Task to carry out ::
Copy every line of the records that contains the word "seen". Reproduce each such line in full.

Items from a dataset:
** Begin **
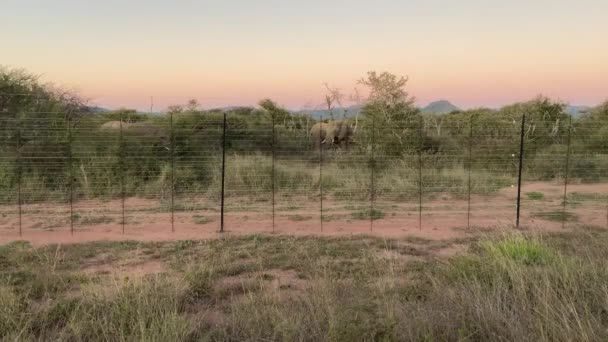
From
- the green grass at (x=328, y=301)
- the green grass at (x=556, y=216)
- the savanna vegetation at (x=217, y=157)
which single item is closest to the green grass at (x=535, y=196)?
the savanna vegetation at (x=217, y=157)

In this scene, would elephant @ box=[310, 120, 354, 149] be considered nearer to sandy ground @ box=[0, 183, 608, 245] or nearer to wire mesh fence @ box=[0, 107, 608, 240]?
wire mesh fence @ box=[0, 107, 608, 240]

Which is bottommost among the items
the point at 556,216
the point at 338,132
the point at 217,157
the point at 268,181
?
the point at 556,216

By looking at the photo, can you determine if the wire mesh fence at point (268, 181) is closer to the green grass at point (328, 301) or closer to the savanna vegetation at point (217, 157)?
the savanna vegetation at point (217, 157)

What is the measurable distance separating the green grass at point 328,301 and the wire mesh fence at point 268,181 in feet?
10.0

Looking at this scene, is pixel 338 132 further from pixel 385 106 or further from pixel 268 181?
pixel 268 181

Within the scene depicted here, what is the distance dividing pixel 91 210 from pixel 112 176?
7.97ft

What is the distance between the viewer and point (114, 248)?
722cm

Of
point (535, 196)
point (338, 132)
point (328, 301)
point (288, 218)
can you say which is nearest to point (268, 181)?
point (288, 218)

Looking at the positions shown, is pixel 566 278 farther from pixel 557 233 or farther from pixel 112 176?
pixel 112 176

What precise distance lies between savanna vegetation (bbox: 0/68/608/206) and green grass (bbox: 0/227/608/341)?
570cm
** End **
** Begin **
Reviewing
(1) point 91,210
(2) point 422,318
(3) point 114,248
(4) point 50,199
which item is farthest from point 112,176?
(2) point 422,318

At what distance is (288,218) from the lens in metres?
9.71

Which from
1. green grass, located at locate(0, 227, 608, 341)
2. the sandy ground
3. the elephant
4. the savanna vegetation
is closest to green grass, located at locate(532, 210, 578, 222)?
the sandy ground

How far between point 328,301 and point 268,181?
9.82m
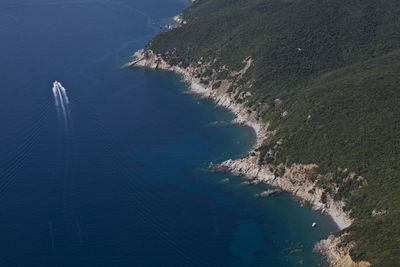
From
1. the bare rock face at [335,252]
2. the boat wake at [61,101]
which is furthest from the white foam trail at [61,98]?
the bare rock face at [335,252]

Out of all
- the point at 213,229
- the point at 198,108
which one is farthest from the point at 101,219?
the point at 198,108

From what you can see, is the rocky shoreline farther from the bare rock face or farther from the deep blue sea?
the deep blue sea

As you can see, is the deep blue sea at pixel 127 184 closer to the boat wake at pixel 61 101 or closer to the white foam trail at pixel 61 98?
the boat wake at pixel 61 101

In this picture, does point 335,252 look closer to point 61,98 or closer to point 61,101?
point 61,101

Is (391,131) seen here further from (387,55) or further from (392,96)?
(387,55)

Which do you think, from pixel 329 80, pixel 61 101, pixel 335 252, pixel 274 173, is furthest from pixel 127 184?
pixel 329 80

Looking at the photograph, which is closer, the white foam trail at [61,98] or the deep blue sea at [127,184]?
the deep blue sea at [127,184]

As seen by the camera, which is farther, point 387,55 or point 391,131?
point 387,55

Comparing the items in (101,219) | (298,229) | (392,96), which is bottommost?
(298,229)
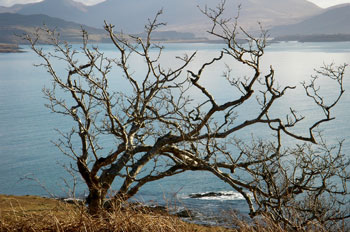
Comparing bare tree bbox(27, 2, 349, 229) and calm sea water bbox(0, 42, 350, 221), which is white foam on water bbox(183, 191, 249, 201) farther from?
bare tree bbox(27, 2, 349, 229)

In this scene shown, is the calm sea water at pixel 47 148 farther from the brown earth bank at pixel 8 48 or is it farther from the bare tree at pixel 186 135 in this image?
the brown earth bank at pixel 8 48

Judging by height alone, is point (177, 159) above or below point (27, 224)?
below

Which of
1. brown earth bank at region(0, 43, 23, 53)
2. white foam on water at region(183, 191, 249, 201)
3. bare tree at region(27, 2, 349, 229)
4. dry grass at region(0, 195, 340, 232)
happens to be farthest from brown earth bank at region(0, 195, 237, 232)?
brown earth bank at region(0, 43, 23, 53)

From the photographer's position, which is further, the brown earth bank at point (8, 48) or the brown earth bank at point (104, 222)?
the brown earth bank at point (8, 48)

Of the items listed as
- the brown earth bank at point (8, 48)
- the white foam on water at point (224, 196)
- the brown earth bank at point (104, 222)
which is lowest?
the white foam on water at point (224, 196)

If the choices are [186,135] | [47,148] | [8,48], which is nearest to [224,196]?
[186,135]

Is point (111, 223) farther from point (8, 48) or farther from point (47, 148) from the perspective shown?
** End **
Answer for the task ::
Is (391,131) seen here further from (387,55) or further from (392,96)?
As seen by the camera, which is farther, point 387,55 or point 391,131?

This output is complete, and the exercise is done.